The 2012 Aiguille d’Or prize for the TAG Heuer Mikrogirder
By MyWatch
The TAG Heuer Mikrogirder has won this year’s Aiguille d’Or, the top prize at the Geneva Watchmaking Grand Prix ceremonies, and the most coveted distinction in the global watch industry.
“We’re absolutely ecstatic,” said Jean-Christophe Babin, TAG Heuer President and CEO. “We’ve won our share of Grand Prix over the years but this is the first time we have been singled out as the best overall watch in all categories.”
Held each November in the Grand Theatre of Geneva, the “Grand Prix de l’Horlogerie de Genève” is the equivalent of ”Oscar Night” for the watch industry. The jury-awarded prizes recognize the most outstanding watches of the year in ten categories.
With this 8th Grand Prix de l’Horlogerie de Genève award in just 11 years, TAG Heuer confirms its unrivalled mastery of extremely complex timepieces.
“We’re very proud of this achievement,” said Jean-Christophe Babin, TAG Heuer President and CEO. “The Mikrogirder represents a new class of watch technology, nothing less than the complete re-invention of the mechanism that has driven mechanical watches for over 300 years.”
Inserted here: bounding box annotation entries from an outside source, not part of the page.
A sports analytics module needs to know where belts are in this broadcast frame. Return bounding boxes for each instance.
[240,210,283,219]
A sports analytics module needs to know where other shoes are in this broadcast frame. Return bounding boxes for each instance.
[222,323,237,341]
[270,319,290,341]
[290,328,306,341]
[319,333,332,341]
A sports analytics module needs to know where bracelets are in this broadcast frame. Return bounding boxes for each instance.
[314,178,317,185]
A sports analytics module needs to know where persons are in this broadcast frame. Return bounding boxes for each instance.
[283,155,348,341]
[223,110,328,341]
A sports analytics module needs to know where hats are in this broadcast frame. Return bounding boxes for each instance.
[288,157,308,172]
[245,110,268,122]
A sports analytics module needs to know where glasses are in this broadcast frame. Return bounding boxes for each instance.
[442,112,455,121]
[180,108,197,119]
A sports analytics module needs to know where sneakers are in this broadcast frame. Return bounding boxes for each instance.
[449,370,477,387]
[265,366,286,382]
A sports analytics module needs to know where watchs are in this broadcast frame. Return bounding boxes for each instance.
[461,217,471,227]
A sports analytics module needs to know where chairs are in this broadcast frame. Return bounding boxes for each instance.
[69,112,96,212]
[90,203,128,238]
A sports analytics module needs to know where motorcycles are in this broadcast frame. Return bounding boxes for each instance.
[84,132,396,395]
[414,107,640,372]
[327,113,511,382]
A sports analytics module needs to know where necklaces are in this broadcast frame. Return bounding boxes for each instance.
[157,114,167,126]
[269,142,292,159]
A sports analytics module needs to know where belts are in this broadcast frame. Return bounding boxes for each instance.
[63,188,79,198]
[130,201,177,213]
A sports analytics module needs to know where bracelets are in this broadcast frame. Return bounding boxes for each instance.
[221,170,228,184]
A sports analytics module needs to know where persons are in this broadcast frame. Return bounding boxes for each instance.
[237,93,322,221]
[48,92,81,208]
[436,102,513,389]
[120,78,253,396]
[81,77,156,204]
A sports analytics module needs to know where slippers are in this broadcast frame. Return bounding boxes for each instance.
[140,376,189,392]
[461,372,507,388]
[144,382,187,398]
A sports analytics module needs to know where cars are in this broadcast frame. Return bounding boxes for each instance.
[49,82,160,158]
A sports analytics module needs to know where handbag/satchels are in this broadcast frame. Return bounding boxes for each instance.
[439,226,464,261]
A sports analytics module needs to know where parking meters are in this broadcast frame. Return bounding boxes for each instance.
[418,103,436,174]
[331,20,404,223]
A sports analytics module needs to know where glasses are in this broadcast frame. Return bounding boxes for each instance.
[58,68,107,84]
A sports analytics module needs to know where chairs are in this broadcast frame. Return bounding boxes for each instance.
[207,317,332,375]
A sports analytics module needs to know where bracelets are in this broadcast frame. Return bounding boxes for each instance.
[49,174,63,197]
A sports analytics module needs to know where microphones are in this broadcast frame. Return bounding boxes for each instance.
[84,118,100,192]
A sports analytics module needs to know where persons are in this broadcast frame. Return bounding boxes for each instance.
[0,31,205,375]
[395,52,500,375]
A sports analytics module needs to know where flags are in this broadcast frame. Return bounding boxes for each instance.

The TAG Heuer Mikrogirder Chronograph is a dual-assortment, ultra high-frequency watch. It is the first timepiece ever created with neither a balance wheel nor a hairspring, and is accurate to an unprecedented 5/10,000 or 1/2,000 of a second. It beats 7.2 million times every hour and has a flying central chronograph hand that rotates 20 times per second.
A completely new system regulates the watch: instead of the spiral shape in a classical hairspring, it works with a coupling beam/girder and excitatory beam/girder system and a linear oscillator. Conceived, developed and manufactured in-house in the company’s R&D lab in La Chaux-de-Fonds, Switzerland, it is the fastest mechanical regulator ever crafted and tested.
The design is equally stunning–rubber strap with an anthracite dial that looks like a combination of classic Carrera and vintage Heuer stopwatch. The case is assymetrical, slightly rising at an angle at the top part, where the crown and chronograph pushers are located.
“We are grateful to the jury for acknowledging this breakthrough,” said Jean-Christophe Babin.”The Mikrogirder changes the way mechanical energy is generated, stored and regulated. It opens a promising new era in watchmaking, with potentially powerful and energy-sparing new movements precise to ever-smaller fractions of time”.